Unprocessed messages

Hello,
We have:
1 graylog server, 4 elasticsearch nodes (1 balancer and 3 data), and ~20.000 msg/second.

Everything works fine, but process buffer is full all the time,
and ~3.000.000 unprocessed messages

{
“cluster_name” : “gl2”,
“status” : “green”,
“timed_out” : false,
“number_of_nodes” : 4,
“number_of_data_nodes” : 3,
“active_primary_shards” : 80,
“active_shards” : 80,
“relocating_shards” : 0,
“initializing_shards” : 0,
“unassigned_shards” : 0,
“delayed_unassigned_shards” : 0,
“number_of_pending_tasks” : 0,
“number_of_in_flight_fetch” : 0,
“task_max_waiting_in_queue_millis” : 0,
“active_shards_percent_as_number” : 100.0
}

is_master = true
node_id_file = /etc/graylog/server/node-id
plugin_dir = /usr/share/graylog-server/plugin
rest_listen_uri =
rest_transport_uri =
web_enable = true
web_listen_uri =
elasticsearch_hosts =
elasticsearch_connect_timeout = 2s
elasticsearch_socket_timeout = 60s
elasticsearch_max_total_connections = 2000
elasticsearch_max_total_connections_per_route = 2000
elasticsearch_max_retries = 2
rotation_strategy = count
elasticsearch_max_docs_per_index = 50000000
elasticsearch_max_number_of_indices = 5
retention_strategy = delete
elasticsearch_shards = 24
elasticsearch_replicas = 1
elasticsearch_index_prefix = graylog
allow_leading_wildcard_searches = false
allow_highlighting = false
elasticsearch_analyzer = standard
output_batch_size = 10000
output_flush_interval = 1
output_fault_count_threshold = 5
output_fault_penalty_seconds = 30
processbuffer_processors = 16
outputbuffer_processors = 8
processor_wait_strategy = blocking
ring_size = 262144
inputbuffer_ring_size = 65536
inputbuffer_processors = 2
inputbuffer_wait_strategy = blocking
message_journal_enabled = true
message_journal_dir =nal
lb_recognition_period_seconds = 3
mongodb_uri = mongodb:
mongodb_max_connections = 1000
mongodb_threads_allowed_to_block_multiplier = 5
content_packs_dir =
content_packs_auto_load = grok-patterns.json
proxied_requests_thread_pool_size = 32

Is it normal, and if not how to fix it?

you are missing the following Information:

  • Graylog version
  • Elasticsearch version

Logfiles of Graylog and Elasticsearch might help too as without any it is just a wild guessing. But I think that your elasticsearch is not able to handle the load.

Jan, thanks for reply!

Graylog 2.3.2+3df951e
Elasticsearch 5.6.5-1

13267 messages in output buffer, 5.06% utilized.
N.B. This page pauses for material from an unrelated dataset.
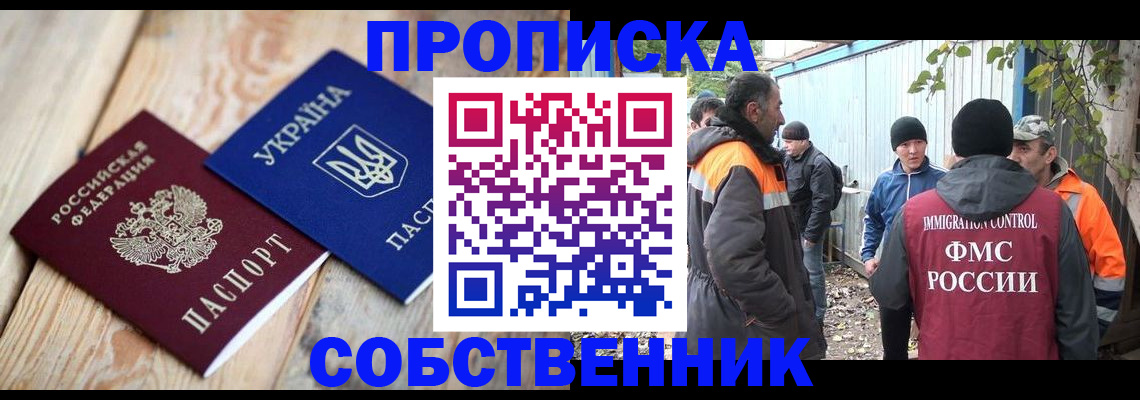 прописка для школы в Выборге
I think that your elasticsearch is not able to handle the load.

On all 4 nodes of elasticsearch LA 3-4 (with 8 cores)
memory used on 50-60 percent.

What else can be bad?

Did you checked the Health of your Cluster? Did you checked the Logfiles? Did you checked your Elasticsearch Metrics?

All the above would you give information what is bad.

Do you have >90% CPU load on the Graylog server, when ? If not, you can still increase the number of processbuffer processors and see if that helps. Also, you have quite a lot of outputbuffer processors (8) for the outputbuffer size. You could get to 30000 msgs/s with just 3 outputbuffer processors, so you could move 5 of those to the processbuffer processors.

Hi,

I have >90% CPU load on the Graylog server, LA 11 (on 8 core processor)

outputbuffer processors is set on 3 now,

maybe I need to add graylog-server nodes?

Elasticsearch nodes is not overloaded, but numbers of unprocessed messages is still hight.

If you have checked that you don’t have problematic regexes in extractors or pipelines, then I’d say it is time to add more graylog nodes or processors to the existing node. But it would be good to check the regexes first.

See e.g. https://www.regular-expressions.info/catastrophic.html

This topic was automatically closed 14 days after the last reply. New replies are no longer allowed.